*YOUR OBJECTIVE*. Transcribe all of the entries below exactly. Leave out the pictures.

(Dataset entries)

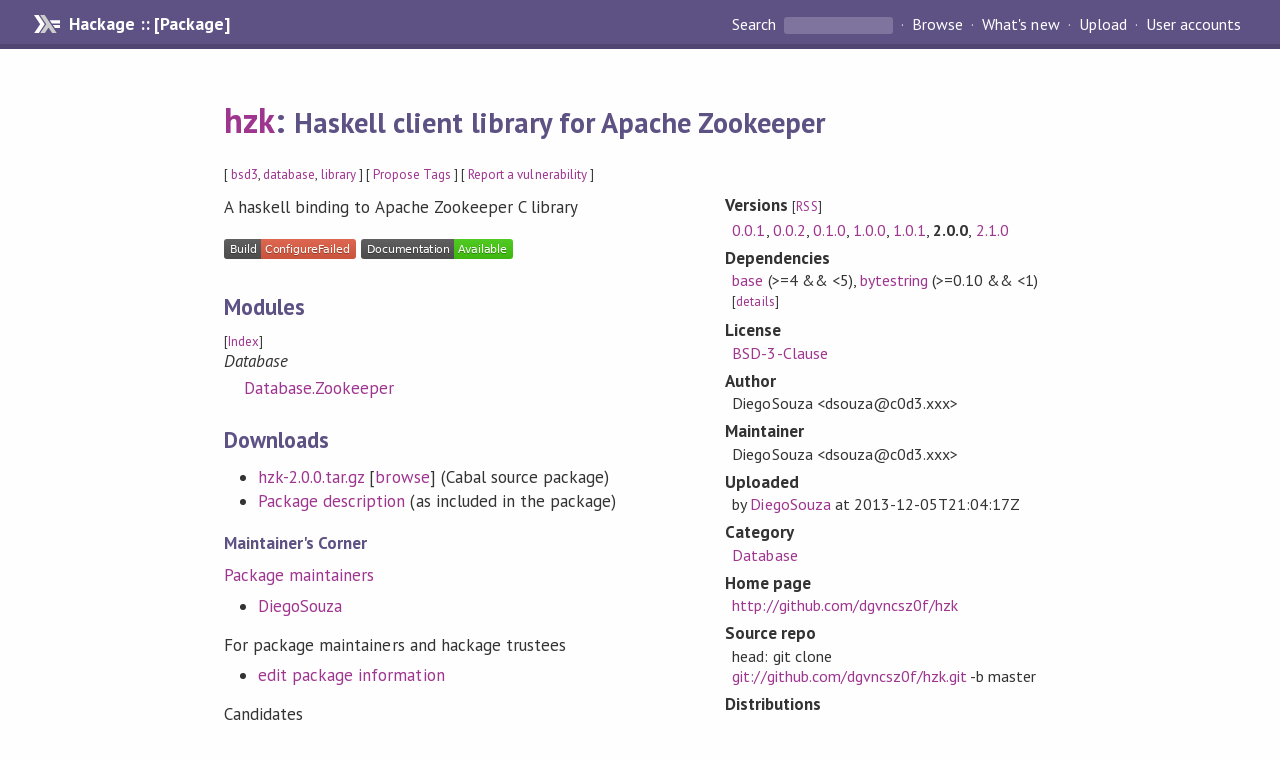

--- FILE ---
content_type: image/svg+xml;charset=utf-8
request_url: https://img.shields.io/static/v1?label=Build&message=ConfigureFailed&color=critical
body_size: 20
content:
<svg xmlns="http://www.w3.org/2000/svg" width="132" height="20" role="img" aria-label="Build: ConfigureFailed"><title>Build: ConfigureFailed</title><linearGradient id="s" x2="0" y2="100%"><stop offset="0" stop-color="#bbb" stop-opacity=".1"/><stop offset="1" stop-opacity=".1"/></linearGradient><clipPath id="r"><rect width="132" height="20" rx="3" fill="#fff"/></clipPath><g clip-path="url(#r)"><rect width="37" height="20" fill="#555"/><rect x="37" width="95" height="20" fill="#e05d44"/><rect width="132" height="20" fill="url(#s)"/></g><g fill="#fff" text-anchor="middle" font-family="Verdana,Geneva,DejaVu Sans,sans-serif" text-rendering="geometricPrecision" font-size="110"><text aria-hidden="true" x="195" y="150" fill="#010101" fill-opacity=".3" transform="scale(.1)" textLength="270">Build</text><text x="195" y="140" transform="scale(.1)" fill="#fff" textLength="270">Build</text><text aria-hidden="true" x="835" y="150" fill="#010101" fill-opacity=".3" transform="scale(.1)" textLength="850">ConfigureFailed</text><text x="835" y="140" transform="scale(.1)" fill="#fff" textLength="850">ConfigureFailed</text></g></svg>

*TASK ANSWER*.
--- FILE ---
content_type: image/svg+xml;charset=utf-8
request_url: https://img.shields.io/static/v1?label=Build&message=ConfigureFailed&color=critical
body_size: 20
content:
<svg xmlns="http://www.w3.org/2000/svg" width="132" height="20" role="img" aria-label="Build: ConfigureFailed"><title>Build: ConfigureFailed</title><linearGradient id="s" x2="0" y2="100%"><stop offset="0" stop-color="#bbb" stop-opacity=".1"/><stop offset="1" stop-opacity=".1"/></linearGradient><clipPath id="r"><rect width="132" height="20" rx="3" fill="#fff"/></clipPath><g clip-path="url(#r)"><rect width="37" height="20" fill="#555"/><rect x="37" width="95" height="20" fill="#e05d44"/><rect width="132" height="20" fill="url(#s)"/></g><g fill="#fff" text-anchor="middle" font-family="Verdana,Geneva,DejaVu Sans,sans-serif" text-rendering="geometricPrecision" font-size="110"><text aria-hidden="true" x="195" y="150" fill="#010101" fill-opacity=".3" transform="scale(.1)" textLength="270">Build</text><text x="195" y="140" transform="scale(.1)" fill="#fff" textLength="270">Build</text><text aria-hidden="true" x="835" y="150" fill="#010101" fill-opacity=".3" transform="scale(.1)" textLength="850">ConfigureFailed</text><text x="835" y="140" transform="scale(.1)" fill="#fff" textLength="850">ConfigureFailed</text></g></svg>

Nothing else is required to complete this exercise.